Daf Yomi Nazir 11
Chaim had issues with anger management. He was constantly raising his voice at his poor wife and children over the silliest little things. Finally, Leah convinced him to have a chat with me.
‘Have you tried promising yourself that you won’t become angry?’ I asked.
‘Of course, Rabbi,’ he replied, ‘I’m not happy that I get angry! I always promise myself that I have to stop, but then life happens and I let myself go.’
‘But do you have a stopgap to support your promise?’ I inquired.
‘What do you mean?’ he asked.
‘Well, in order for your promise to have teeth,’ I explained, ‘you should give it some form of safety clause. For example, how about if you told yourself that any time you got angry, you would have to voluntarily fast for a day, do you think you might get angry less often?’
If they were pouring him a drink and he said, ‘I am hereby a nazir from it,’ he becomes a nazir. There was once a woman who had had a little too much to drink. As they began to pour her another drink, she said, ‘I am hereby a nazir from it.’ The Sages ruled: She really only intended to avoid imbibing any more.
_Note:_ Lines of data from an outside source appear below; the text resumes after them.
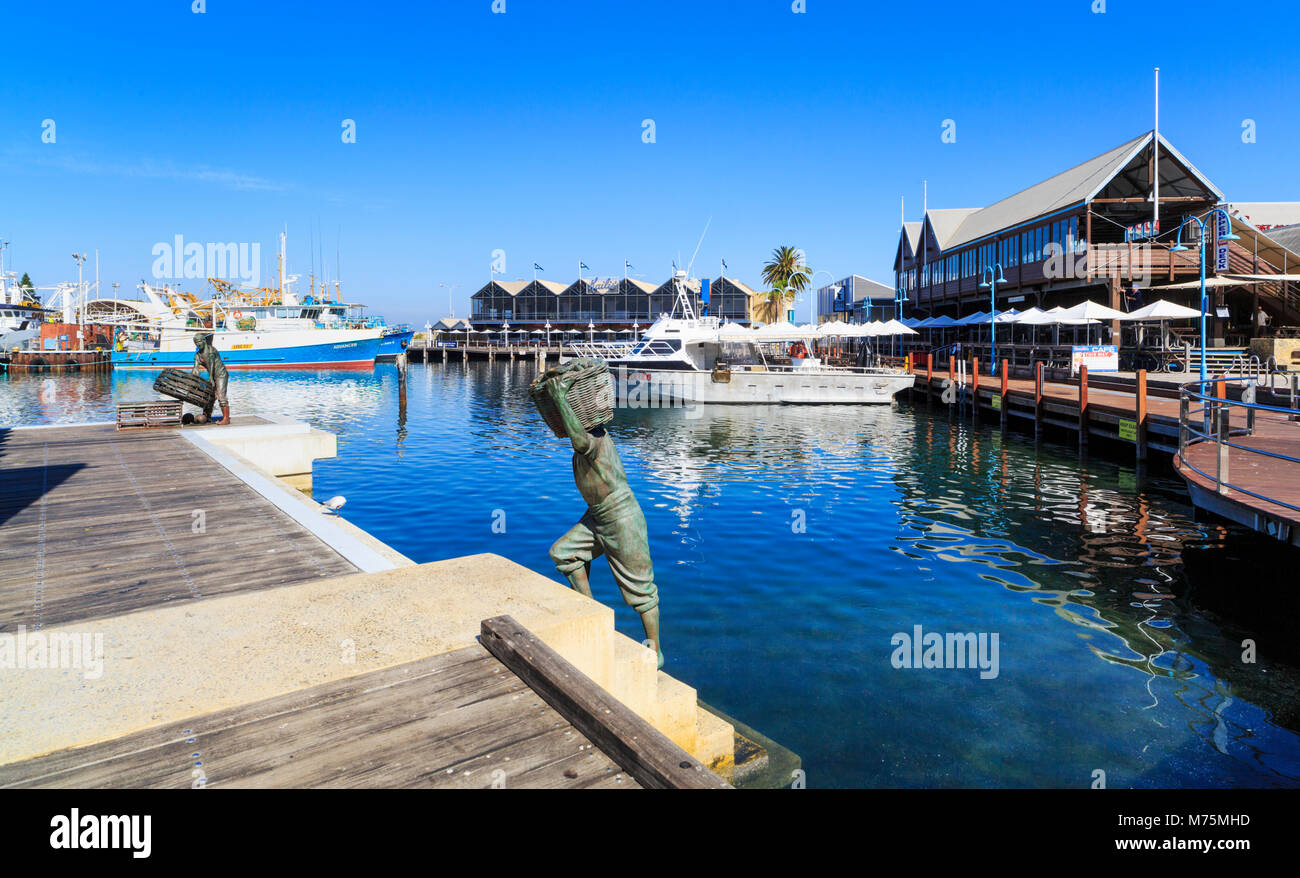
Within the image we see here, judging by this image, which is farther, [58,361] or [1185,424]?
[58,361]

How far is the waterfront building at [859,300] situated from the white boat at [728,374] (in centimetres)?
2768

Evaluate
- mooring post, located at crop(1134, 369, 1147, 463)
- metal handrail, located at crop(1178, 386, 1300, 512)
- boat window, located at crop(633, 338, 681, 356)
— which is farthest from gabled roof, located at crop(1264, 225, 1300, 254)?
metal handrail, located at crop(1178, 386, 1300, 512)

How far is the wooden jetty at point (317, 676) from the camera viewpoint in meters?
3.43

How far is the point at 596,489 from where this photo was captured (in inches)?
230

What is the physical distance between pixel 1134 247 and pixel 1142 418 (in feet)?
71.3

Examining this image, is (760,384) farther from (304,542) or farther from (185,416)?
(304,542)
It’s much more effective to stop yourself going down the wrong path if you strengthen your resolve with a disincentivization clause. This clever lady essentially declared that if she would have one more drink, she would vow to abstain from drinking for the next month as a nazir. Then it became a simple matter of weighing up the drink sitting in front of her. Was it really worth it to have one more drink today if it meant that she would have to stay off the alcohol for a whole month?
Everyone has bad habits that they aren’t proud of. We’re not talking addictions – real addicts often won’t even admit they have a problem. But everyday people have everyday habits which they’d prefer that they could kick. But no matter how much they tell themselves that they shouldn’t be doing it, they succumb. The trick is to strengthen it with a disincentivizing safety clause.
Just like this woman who resisted the temptation to have another drink by threatening herself with an oath of nazirism, you need to find a way to create a counterbalance to your temptation. Maybe, like Chaim, you are dealing with anger management issues. If you knew that you’d have to fast if you were to get angry, I’d bet you would maintain your cool much longer.
Maybe it is lashon hara (gossip) or shemiras ainayim (guarding your eyes) you’re struggling with. If you told yourself that listening to the yetzer hara (evil inclination) would incur ten pages of Talmud study, or visiting with ten random patients in hospital, would it be worth it? The only way to be successful with this approach is to honestly take an oath and swear to Heaven that you will fulfil the oath if you trigger it by your poor choices. If you are really sincere, chances are you won’t act out of line ever again.
Do you have bad habits in your life that you want to kick? Try taking an oath. Our Sages teach that one should avoid oath-taking; but that is only when you take oaths frivolously and haphazardly. Sincere oaths that lead to better mitzvah performance or character-building are not only permissible, they are laudable. May you merit the strength to always stay on top of your desires and may you develop the tricks to disincentivize your bad habits!